_WRITTEN PROBLEM_. Copy out each of the records below word for word, omitting the pictures.

⁂

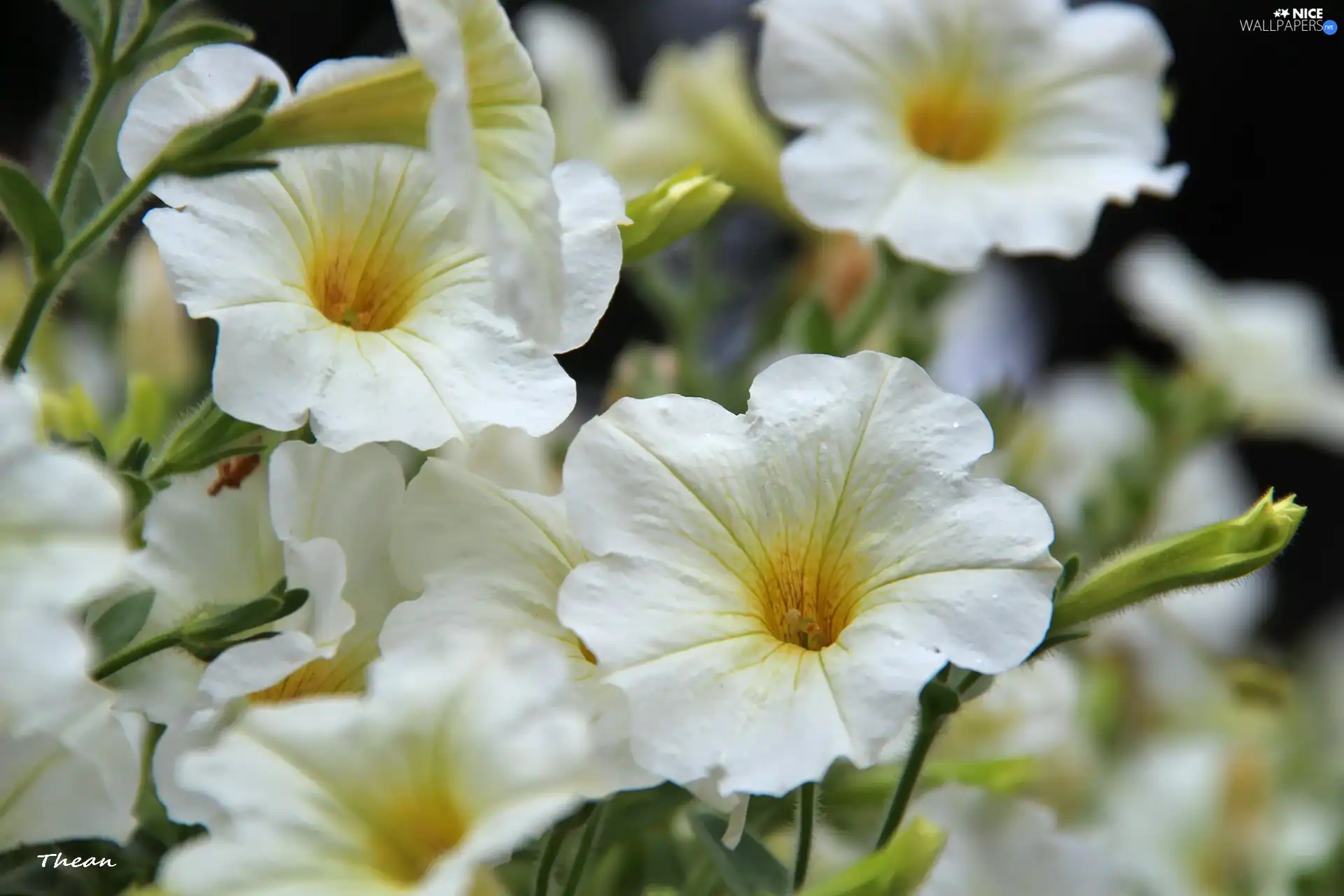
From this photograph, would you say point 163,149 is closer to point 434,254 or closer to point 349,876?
point 434,254

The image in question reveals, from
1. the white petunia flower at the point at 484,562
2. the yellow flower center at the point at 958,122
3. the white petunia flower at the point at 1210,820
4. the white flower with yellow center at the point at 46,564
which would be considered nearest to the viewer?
the white flower with yellow center at the point at 46,564

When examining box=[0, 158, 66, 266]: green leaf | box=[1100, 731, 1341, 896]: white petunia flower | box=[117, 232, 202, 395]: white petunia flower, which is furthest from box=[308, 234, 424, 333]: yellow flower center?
box=[1100, 731, 1341, 896]: white petunia flower

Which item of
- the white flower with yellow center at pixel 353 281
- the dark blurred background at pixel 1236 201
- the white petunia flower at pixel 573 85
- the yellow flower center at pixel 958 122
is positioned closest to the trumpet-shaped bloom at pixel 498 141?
the white flower with yellow center at pixel 353 281

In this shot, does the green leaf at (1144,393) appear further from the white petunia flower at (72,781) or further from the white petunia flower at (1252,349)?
the white petunia flower at (72,781)

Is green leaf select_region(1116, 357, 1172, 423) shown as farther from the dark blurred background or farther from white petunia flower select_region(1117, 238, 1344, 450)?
the dark blurred background

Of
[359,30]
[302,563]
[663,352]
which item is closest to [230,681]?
[302,563]

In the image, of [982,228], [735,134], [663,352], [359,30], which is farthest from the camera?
[359,30]

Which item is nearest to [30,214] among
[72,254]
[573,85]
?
[72,254]
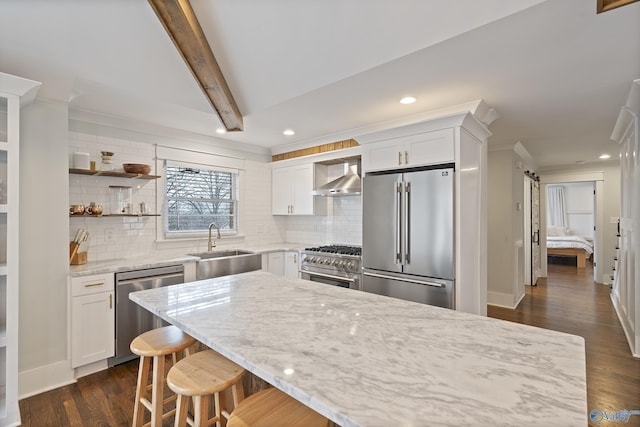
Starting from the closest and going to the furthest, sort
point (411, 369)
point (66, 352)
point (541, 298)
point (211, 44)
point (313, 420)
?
point (411, 369) → point (313, 420) → point (211, 44) → point (66, 352) → point (541, 298)

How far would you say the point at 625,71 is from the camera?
227 centimetres

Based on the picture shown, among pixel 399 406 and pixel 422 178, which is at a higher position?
pixel 422 178

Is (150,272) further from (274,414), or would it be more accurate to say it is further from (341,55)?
(341,55)

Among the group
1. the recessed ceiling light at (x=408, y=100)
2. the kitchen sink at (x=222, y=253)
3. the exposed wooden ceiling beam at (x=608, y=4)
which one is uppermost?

⁂

_CORRECT OUTPUT_.
From this photograph, would you say point 163,149 is closer to point 434,254 or closer to point 349,876?
point 434,254

The image in question reveals, from
1. the white petunia flower at the point at 484,562
2. the yellow flower center at the point at 958,122
3. the white petunia flower at the point at 1210,820
4. the white flower with yellow center at the point at 46,564
which would be considered nearest to the viewer?
the white flower with yellow center at the point at 46,564

When examining box=[0, 158, 66, 266]: green leaf | box=[1100, 731, 1341, 896]: white petunia flower | box=[117, 232, 202, 395]: white petunia flower, which is furthest from box=[308, 234, 424, 333]: yellow flower center?
box=[1100, 731, 1341, 896]: white petunia flower

Which item of
- the white flower with yellow center at pixel 353 281
- the dark blurred background at pixel 1236 201
- the white petunia flower at pixel 573 85
- the yellow flower center at pixel 958 122
is positioned closest to the trumpet-shaped bloom at pixel 498 141?
the white flower with yellow center at pixel 353 281

In this shot, does the green leaf at (1144,393) appear further from the white petunia flower at (72,781) or further from the white petunia flower at (1252,349)?
the white petunia flower at (72,781)

Is green leaf select_region(1116, 357, 1172, 423) shown as farther from the dark blurred background or farther from white petunia flower select_region(1117, 238, 1344, 450)?
the dark blurred background

Of
[359,30]
[302,563]
[663,352]
which item is closest to [230,681]?
[302,563]

In the image, of [982,228], [735,134], [663,352], [359,30], which is farthest from the camera?
[359,30]

Which item is nearest to [30,214] among
[72,254]
[573,85]
?
[72,254]
Starting from the closest and going to the furthest, sort
point (411, 369)
point (66, 352)
point (541, 298)
point (211, 44)
point (313, 420)
?
point (411, 369) → point (313, 420) → point (211, 44) → point (66, 352) → point (541, 298)

How far would you say the point at 625,71 is from the camera?
227 centimetres

Based on the picture shown, among pixel 399 406 and pixel 422 178, which is at a higher position?
pixel 422 178

Is (150,272) further from (274,414), or would it be more accurate to say it is further from (341,55)?
(341,55)

Among the group
1. the recessed ceiling light at (x=408, y=100)
2. the kitchen sink at (x=222, y=253)
3. the exposed wooden ceiling beam at (x=608, y=4)
which one is uppermost?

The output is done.